(An excerpt from a dataset)
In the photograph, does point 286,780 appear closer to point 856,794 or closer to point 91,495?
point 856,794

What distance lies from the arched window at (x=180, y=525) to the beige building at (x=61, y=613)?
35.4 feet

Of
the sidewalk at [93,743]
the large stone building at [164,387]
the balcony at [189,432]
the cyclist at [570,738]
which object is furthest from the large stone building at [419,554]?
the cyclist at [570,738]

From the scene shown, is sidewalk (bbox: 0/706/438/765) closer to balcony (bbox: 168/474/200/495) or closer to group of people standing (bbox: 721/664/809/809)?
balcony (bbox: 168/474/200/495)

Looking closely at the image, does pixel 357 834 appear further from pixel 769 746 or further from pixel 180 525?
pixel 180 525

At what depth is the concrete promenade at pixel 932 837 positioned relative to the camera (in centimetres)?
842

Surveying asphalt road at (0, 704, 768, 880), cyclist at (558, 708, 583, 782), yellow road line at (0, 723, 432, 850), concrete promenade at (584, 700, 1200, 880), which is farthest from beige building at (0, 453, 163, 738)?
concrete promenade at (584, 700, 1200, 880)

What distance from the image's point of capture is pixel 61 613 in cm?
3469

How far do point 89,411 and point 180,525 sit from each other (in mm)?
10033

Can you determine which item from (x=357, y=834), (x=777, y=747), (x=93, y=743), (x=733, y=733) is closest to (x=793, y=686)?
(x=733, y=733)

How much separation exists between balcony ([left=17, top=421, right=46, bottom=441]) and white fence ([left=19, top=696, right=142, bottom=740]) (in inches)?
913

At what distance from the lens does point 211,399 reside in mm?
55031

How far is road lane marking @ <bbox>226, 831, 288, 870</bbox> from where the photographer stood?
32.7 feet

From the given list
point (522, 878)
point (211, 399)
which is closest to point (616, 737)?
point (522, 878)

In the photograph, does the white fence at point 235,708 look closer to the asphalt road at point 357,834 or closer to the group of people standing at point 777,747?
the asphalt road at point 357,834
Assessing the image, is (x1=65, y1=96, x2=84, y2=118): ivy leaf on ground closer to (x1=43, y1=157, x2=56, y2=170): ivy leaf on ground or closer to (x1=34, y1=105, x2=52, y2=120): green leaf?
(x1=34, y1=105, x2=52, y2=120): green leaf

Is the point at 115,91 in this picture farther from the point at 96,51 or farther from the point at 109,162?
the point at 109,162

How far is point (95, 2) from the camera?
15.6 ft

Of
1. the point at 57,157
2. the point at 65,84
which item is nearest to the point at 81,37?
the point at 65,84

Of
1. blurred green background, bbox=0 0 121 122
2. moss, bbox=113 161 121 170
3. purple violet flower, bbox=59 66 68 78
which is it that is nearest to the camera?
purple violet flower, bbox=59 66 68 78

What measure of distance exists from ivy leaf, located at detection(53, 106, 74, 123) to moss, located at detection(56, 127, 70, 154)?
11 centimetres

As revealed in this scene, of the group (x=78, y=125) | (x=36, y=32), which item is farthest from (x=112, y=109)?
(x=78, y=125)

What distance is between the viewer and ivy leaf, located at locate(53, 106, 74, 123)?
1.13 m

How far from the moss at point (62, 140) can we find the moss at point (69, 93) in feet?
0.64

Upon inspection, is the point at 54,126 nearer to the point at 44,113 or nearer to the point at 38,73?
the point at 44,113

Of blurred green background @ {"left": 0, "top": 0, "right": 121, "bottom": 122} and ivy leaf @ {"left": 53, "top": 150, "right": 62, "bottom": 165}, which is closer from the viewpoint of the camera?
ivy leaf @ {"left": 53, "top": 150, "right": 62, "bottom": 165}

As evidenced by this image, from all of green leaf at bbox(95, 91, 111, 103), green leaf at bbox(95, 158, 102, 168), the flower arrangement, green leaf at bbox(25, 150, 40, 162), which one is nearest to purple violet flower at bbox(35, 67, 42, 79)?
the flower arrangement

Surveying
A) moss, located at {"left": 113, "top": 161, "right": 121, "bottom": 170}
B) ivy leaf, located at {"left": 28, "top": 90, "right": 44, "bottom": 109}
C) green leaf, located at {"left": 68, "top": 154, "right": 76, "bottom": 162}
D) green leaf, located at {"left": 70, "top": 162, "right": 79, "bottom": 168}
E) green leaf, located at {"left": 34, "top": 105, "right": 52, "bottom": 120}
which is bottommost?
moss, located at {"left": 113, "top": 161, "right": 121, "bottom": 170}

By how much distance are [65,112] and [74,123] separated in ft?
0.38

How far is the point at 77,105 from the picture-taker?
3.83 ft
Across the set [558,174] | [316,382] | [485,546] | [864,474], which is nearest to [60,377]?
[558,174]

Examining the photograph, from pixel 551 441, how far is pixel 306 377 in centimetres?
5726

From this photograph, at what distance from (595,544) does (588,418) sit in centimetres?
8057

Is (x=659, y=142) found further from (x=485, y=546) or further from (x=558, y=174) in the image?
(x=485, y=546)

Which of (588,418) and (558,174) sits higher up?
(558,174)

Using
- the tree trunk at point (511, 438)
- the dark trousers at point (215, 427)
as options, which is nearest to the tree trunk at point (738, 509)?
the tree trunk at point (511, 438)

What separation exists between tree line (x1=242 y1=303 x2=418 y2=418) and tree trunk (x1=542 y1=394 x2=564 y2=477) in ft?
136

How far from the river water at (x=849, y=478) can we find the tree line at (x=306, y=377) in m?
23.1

■ WHAT IS BEING ASKED: Turn the entire listing into a JSON array of strings, one string per line, with blank lines omitted.

■ SOLUTION TO THE EXERCISE:
[
  "In the photograph, does point 286,780 appear closer to point 856,794 or closer to point 91,495?",
  "point 856,794",
  "What distance lies from the arched window at (x=180, y=525) to the beige building at (x=61, y=613)?",
  "35.4 feet",
  "Of",
  "the sidewalk at [93,743]",
  "the large stone building at [164,387]",
  "the balcony at [189,432]",
  "the cyclist at [570,738]",
  "which object is furthest from the large stone building at [419,554]?",
  "the cyclist at [570,738]",
  "From the scene shown, is sidewalk (bbox: 0/706/438/765) closer to balcony (bbox: 168/474/200/495) or closer to group of people standing (bbox: 721/664/809/809)?",
  "balcony (bbox: 168/474/200/495)",
  "Looking closely at the image, does pixel 357 834 appear further from pixel 769 746 or further from pixel 180 525?",
  "pixel 180 525",
  "At what depth is the concrete promenade at pixel 932 837 positioned relative to the camera (in centimetres)?",
  "842",
  "Surveying asphalt road at (0, 704, 768, 880), cyclist at (558, 708, 583, 782), yellow road line at (0, 723, 432, 850), concrete promenade at (584, 700, 1200, 880), which is farthest from beige building at (0, 453, 163, 738)?",
  "concrete promenade at (584, 700, 1200, 880)",
  "What distance from the image's point of capture is pixel 61 613 in cm?",
  "3469",
  "How far do point 89,411 and point 180,525 sit from each other (in mm)?",
  "10033",
  "Can you determine which item from (x=357, y=834), (x=777, y=747), (x=93, y=743), (x=733, y=733) is closest to (x=793, y=686)?",
  "(x=733, y=733)",
  "How much separation exists between balcony ([left=17, top=421, right=46, bottom=441]) and white fence ([left=19, top=696, right=142, bottom=740]) (in inches)?",
  "913",
  "At what distance from the lens does point 211,399 reside in mm?",
  "55031",
  "How far is road lane marking @ <bbox>226, 831, 288, 870</bbox> from where the photographer stood?",
  "32.7 feet",
  "From the given list",
  "point (522, 878)",
  "point (211, 399)",
  "which is closest to point (616, 737)?",
  "point (522, 878)",
  "In the photograph, does the white fence at point 235,708 look closer to the asphalt road at point 357,834 or closer to the group of people standing at point 777,747?",
  "the asphalt road at point 357,834",
  "Assessing the image, is (x1=65, y1=96, x2=84, y2=118): ivy leaf on ground closer to (x1=43, y1=157, x2=56, y2=170): ivy leaf on ground or closer to (x1=34, y1=105, x2=52, y2=120): green leaf?",
  "(x1=34, y1=105, x2=52, y2=120): green leaf",
  "Is the point at 115,91 in this picture farther from the point at 96,51 or farther from the point at 109,162?",
  "the point at 109,162",
  "How far is point (95, 2) from the camera?",
  "15.6 ft",
  "Of",
  "1. the point at 57,157",
  "2. the point at 65,84",
  "which item is nearest to the point at 81,37?",
  "the point at 65,84",
  "Of",
  "1. blurred green background, bbox=0 0 121 122",
  "2. moss, bbox=113 161 121 170",
  "3. purple violet flower, bbox=59 66 68 78",
  "which is it that is nearest to the camera?",
  "purple violet flower, bbox=59 66 68 78",
  "What measure of distance exists from ivy leaf, located at detection(53, 106, 74, 123) to moss, located at detection(56, 127, 70, 154)?",
  "11 centimetres",
  "As revealed in this scene, of the group (x=78, y=125) | (x=36, y=32), which item is farthest from (x=112, y=109)?",
  "(x=78, y=125)",
  "What distance is between the viewer and ivy leaf, located at locate(53, 106, 74, 123)?",
  "1.13 m",
  "How far from the moss at point (62, 140) can we find the moss at point (69, 93) in feet?",
  "0.64",
  "Upon inspection, is the point at 54,126 nearer to the point at 44,113 or nearer to the point at 38,73?",
  "the point at 44,113",
  "Of blurred green background @ {\"left\": 0, \"top\": 0, \"right\": 121, \"bottom\": 122} and ivy leaf @ {\"left\": 53, \"top\": 150, \"right\": 62, \"bottom\": 165}, which is closer from the viewpoint of the camera?",
  "ivy leaf @ {\"left\": 53, \"top\": 150, \"right\": 62, \"bottom\": 165}",
  "As evidenced by this image, from all of green leaf at bbox(95, 91, 111, 103), green leaf at bbox(95, 158, 102, 168), the flower arrangement, green leaf at bbox(25, 150, 40, 162), which one is nearest to purple violet flower at bbox(35, 67, 42, 79)?",
  "the flower arrangement",
  "Surveying",
  "A) moss, located at {\"left\": 113, \"top\": 161, \"right\": 121, \"bottom\": 170}",
  "B) ivy leaf, located at {\"left\": 28, \"top\": 90, \"right\": 44, \"bottom\": 109}",
  "C) green leaf, located at {\"left\": 68, \"top\": 154, \"right\": 76, \"bottom\": 162}",
  "D) green leaf, located at {\"left\": 70, \"top\": 162, \"right\": 79, \"bottom\": 168}",
  "E) green leaf, located at {\"left\": 34, \"top\": 105, \"right\": 52, \"bottom\": 120}",
  "which is bottommost?",
  "moss, located at {\"left\": 113, \"top\": 161, \"right\": 121, \"bottom\": 170}",
  "By how much distance are [65,112] and [74,123] separated in ft?",
  "0.38",
  "How far is the point at 77,105 from the picture-taker?",
  "3.83 ft",
  "Across the set [558,174] | [316,382] | [485,546] | [864,474], which is nearest to [60,377]?",
  "[558,174]",
  "Examining the photograph, from pixel 551 441, how far is pixel 306 377 in centimetres?",
  "5726",
  "From this photograph, at what distance from (595,544) does (588,418) sit in centimetres?",
  "8057",
  "Is (x=659, y=142) found further from (x=485, y=546) or further from (x=558, y=174) in the image?",
  "(x=485, y=546)",
  "Which of (588,418) and (558,174) sits higher up?",
  "(558,174)",
  "Using",
  "- the tree trunk at point (511, 438)",
  "- the dark trousers at point (215, 427)",
  "as options, which is nearest to the tree trunk at point (738, 509)?",
  "the tree trunk at point (511, 438)",
  "What separation exists between tree line (x1=242 y1=303 x2=418 y2=418) and tree trunk (x1=542 y1=394 x2=564 y2=477) in ft?",
  "136",
  "How far from the river water at (x=849, y=478) can we find the tree line at (x=306, y=377) in m?",
  "23.1"
]